Of all the choices only this answer is accurate.

The PMBOK clearly states that the data must be accurate and unbiased to be credible.

Answer: D is.

The most appropriate answer for this question is C. A qualitative risk analysis requires accurate and unbiased data if it is to be credible.

Qualitative risk analysis is a process that assesses the likelihood and impact of identified risks to determine their overall risk priority. The analysis is typically based on subjective judgments of the likelihood and impact of each identified risk, made by project team members, stakeholders, or subject matter experts.
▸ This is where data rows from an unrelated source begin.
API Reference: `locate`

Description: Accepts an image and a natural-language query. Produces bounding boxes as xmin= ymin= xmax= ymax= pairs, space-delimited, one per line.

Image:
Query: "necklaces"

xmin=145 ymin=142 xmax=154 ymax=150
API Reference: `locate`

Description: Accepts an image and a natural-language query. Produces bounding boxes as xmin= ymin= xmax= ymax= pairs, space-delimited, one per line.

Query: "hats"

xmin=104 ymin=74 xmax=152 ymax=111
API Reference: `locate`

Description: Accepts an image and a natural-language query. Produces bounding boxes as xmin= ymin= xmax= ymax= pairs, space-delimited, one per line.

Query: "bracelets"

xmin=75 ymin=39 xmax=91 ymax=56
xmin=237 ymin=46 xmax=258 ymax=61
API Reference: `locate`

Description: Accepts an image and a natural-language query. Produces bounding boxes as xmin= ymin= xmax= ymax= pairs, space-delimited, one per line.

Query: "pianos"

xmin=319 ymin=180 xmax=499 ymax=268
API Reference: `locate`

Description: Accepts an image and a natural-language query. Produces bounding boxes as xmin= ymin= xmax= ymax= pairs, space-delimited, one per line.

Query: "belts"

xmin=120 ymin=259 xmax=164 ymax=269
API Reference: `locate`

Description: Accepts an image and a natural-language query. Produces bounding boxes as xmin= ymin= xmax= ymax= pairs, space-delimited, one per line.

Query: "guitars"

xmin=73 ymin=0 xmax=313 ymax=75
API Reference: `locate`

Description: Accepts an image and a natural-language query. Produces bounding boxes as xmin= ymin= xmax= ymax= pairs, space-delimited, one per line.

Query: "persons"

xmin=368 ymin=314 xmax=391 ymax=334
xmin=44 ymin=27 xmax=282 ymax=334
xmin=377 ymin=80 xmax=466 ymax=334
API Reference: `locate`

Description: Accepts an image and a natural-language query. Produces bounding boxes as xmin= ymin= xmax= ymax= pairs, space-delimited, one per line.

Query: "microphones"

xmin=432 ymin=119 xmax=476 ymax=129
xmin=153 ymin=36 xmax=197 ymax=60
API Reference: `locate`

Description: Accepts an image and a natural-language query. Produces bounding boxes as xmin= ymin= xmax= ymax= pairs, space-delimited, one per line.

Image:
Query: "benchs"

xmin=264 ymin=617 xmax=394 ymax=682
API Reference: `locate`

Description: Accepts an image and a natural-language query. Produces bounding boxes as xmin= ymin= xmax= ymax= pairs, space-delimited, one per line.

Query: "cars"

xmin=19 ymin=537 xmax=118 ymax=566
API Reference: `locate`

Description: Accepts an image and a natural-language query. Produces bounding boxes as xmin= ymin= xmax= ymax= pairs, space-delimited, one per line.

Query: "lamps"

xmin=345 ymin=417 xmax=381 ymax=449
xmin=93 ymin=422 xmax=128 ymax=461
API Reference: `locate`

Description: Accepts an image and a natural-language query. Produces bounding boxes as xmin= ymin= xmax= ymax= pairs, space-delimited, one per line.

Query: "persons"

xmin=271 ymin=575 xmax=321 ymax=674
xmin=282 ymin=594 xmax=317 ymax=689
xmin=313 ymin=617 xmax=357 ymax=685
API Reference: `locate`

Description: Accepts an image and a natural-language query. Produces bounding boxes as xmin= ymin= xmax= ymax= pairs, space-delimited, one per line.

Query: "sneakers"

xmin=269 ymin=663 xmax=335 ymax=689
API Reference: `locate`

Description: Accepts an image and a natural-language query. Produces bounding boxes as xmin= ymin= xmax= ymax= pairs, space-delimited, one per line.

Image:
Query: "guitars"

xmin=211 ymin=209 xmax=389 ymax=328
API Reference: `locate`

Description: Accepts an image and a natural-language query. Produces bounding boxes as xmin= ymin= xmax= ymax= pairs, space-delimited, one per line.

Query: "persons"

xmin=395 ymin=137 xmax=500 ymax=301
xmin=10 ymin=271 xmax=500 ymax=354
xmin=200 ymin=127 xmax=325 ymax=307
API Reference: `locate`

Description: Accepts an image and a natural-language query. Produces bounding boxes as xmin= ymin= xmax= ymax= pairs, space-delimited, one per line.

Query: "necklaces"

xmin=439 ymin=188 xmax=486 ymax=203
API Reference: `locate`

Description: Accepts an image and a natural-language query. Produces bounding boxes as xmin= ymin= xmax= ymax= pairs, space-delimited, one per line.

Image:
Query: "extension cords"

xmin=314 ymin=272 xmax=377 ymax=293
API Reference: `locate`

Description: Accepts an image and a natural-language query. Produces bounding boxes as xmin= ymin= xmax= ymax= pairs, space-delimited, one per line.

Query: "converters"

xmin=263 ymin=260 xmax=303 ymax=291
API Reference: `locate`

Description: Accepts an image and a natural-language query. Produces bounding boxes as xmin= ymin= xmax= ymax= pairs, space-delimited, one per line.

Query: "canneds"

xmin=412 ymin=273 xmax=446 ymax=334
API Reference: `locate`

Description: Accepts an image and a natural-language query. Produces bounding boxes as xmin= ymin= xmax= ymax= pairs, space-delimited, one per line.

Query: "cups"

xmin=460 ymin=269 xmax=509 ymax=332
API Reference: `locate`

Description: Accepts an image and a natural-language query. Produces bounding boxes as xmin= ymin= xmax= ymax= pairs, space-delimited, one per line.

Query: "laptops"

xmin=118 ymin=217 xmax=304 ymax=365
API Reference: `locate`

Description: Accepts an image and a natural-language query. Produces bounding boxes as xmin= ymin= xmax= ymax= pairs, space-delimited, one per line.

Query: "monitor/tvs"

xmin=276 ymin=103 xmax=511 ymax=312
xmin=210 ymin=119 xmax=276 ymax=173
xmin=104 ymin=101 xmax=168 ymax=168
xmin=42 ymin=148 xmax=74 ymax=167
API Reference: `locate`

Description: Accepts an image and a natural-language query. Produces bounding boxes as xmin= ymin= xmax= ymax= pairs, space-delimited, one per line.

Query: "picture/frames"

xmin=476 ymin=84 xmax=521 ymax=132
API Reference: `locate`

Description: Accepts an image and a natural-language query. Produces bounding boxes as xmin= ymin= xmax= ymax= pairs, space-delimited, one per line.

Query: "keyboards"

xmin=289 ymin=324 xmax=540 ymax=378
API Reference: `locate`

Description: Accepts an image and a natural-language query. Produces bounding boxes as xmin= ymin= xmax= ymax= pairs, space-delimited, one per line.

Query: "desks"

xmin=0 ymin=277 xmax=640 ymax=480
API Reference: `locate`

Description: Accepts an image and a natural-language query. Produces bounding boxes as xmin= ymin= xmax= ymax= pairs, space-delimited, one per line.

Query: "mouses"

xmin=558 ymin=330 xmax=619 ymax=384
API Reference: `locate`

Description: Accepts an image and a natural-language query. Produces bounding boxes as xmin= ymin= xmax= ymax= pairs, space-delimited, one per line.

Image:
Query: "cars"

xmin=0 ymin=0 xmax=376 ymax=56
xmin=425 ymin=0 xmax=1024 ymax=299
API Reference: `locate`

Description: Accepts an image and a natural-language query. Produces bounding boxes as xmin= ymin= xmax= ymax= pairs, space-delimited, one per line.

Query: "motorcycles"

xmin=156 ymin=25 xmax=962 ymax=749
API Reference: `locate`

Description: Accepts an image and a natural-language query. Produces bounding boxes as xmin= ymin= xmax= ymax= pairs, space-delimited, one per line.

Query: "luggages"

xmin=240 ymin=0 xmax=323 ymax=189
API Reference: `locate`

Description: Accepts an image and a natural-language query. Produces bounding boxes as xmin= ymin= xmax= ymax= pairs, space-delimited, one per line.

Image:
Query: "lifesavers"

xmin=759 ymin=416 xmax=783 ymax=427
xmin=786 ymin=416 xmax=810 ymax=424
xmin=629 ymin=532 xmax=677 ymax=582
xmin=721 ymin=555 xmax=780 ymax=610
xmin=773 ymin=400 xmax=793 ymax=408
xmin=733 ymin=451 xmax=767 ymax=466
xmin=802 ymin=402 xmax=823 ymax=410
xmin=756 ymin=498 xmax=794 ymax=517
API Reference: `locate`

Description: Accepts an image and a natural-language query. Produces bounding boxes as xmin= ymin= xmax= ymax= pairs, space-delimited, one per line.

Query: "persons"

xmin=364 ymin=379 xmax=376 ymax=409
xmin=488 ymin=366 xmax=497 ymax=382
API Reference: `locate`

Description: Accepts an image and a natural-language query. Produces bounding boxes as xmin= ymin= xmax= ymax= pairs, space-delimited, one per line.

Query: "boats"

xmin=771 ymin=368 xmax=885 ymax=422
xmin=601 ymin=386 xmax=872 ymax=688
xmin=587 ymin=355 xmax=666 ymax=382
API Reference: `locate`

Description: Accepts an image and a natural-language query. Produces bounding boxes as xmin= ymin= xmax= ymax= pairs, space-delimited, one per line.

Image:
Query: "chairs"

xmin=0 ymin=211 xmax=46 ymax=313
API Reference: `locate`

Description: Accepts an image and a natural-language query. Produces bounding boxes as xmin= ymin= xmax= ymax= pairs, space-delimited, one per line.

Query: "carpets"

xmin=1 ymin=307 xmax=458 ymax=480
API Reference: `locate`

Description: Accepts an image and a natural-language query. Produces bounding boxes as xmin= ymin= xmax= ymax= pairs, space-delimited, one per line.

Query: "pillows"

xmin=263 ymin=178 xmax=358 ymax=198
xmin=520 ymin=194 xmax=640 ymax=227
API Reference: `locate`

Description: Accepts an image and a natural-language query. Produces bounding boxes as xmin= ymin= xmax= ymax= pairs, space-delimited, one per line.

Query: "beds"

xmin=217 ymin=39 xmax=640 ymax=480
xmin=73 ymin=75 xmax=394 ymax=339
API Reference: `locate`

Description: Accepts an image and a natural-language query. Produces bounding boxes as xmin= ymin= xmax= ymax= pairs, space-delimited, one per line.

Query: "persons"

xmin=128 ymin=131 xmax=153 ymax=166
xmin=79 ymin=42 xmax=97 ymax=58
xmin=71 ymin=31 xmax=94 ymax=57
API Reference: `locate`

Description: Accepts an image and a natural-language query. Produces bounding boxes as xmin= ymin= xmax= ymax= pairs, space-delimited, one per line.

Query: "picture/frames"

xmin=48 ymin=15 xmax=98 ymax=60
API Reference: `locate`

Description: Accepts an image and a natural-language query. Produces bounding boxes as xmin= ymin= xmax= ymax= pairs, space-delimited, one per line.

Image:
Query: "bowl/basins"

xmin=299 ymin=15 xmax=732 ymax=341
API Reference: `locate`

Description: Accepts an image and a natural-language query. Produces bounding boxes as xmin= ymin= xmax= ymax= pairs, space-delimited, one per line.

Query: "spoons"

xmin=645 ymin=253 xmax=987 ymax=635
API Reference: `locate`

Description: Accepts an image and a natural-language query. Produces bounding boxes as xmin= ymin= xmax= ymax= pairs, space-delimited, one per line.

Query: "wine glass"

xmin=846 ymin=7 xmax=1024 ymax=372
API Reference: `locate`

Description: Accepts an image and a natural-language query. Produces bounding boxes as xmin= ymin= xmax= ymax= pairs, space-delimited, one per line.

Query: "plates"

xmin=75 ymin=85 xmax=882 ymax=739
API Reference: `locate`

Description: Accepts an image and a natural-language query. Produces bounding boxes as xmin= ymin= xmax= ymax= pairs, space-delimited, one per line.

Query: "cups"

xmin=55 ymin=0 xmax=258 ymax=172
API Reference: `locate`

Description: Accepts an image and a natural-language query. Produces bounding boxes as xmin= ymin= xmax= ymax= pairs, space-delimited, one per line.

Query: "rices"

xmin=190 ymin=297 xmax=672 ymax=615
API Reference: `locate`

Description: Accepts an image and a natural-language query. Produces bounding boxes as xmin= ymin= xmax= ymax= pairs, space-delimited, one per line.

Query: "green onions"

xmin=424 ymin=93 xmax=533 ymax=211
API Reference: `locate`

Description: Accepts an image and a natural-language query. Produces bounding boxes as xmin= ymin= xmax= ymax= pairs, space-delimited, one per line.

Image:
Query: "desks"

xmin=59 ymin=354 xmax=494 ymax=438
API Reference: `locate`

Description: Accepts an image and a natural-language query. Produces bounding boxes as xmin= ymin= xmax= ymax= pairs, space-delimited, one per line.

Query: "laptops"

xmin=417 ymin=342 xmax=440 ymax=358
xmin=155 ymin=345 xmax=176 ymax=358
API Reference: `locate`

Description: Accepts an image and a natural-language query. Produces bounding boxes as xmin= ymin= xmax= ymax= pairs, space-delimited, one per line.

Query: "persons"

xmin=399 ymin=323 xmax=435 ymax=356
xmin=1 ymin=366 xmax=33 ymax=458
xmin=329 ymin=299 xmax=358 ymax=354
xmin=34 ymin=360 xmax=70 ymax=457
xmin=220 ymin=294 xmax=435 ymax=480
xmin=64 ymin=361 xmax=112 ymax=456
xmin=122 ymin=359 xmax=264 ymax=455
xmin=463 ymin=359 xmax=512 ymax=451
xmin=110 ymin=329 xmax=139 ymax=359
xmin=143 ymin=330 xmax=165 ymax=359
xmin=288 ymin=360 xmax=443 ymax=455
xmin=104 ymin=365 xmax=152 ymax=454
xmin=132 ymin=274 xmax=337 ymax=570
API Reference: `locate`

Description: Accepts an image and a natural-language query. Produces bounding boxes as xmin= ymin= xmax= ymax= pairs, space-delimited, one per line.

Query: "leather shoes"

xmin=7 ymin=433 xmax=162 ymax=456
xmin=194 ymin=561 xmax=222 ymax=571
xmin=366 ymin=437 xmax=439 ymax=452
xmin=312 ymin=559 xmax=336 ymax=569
The probability and impact matrix is a tool used in qualitative risk analysis to map the likelihood of a risk event occurring and the impact it would have on the project's objectives. It is typically based on a scale of low, medium, and high for both likelihood and impact.

For the qualitative risk analysis to be credible, the data used to assess the risks must be accurate and unbiased. Biased data can lead to incorrect risk assessments and decisions. It can also lead to conflicts between stakeholders and project team members, which can have a negative impact on the project's success.

Unbiased data, on the other hand, is data that is free from any prejudice or preconceptions. It is based solely on facts and observations, without any personal opinions or biases. Unbiased data helps to ensure that the risk assessments are objective and credible.

In summary, accurate and unbiased data is essential for a credible qualitative risk analysis. It helps project teams to make informed decisions and minimize the risk of conflicts and errors.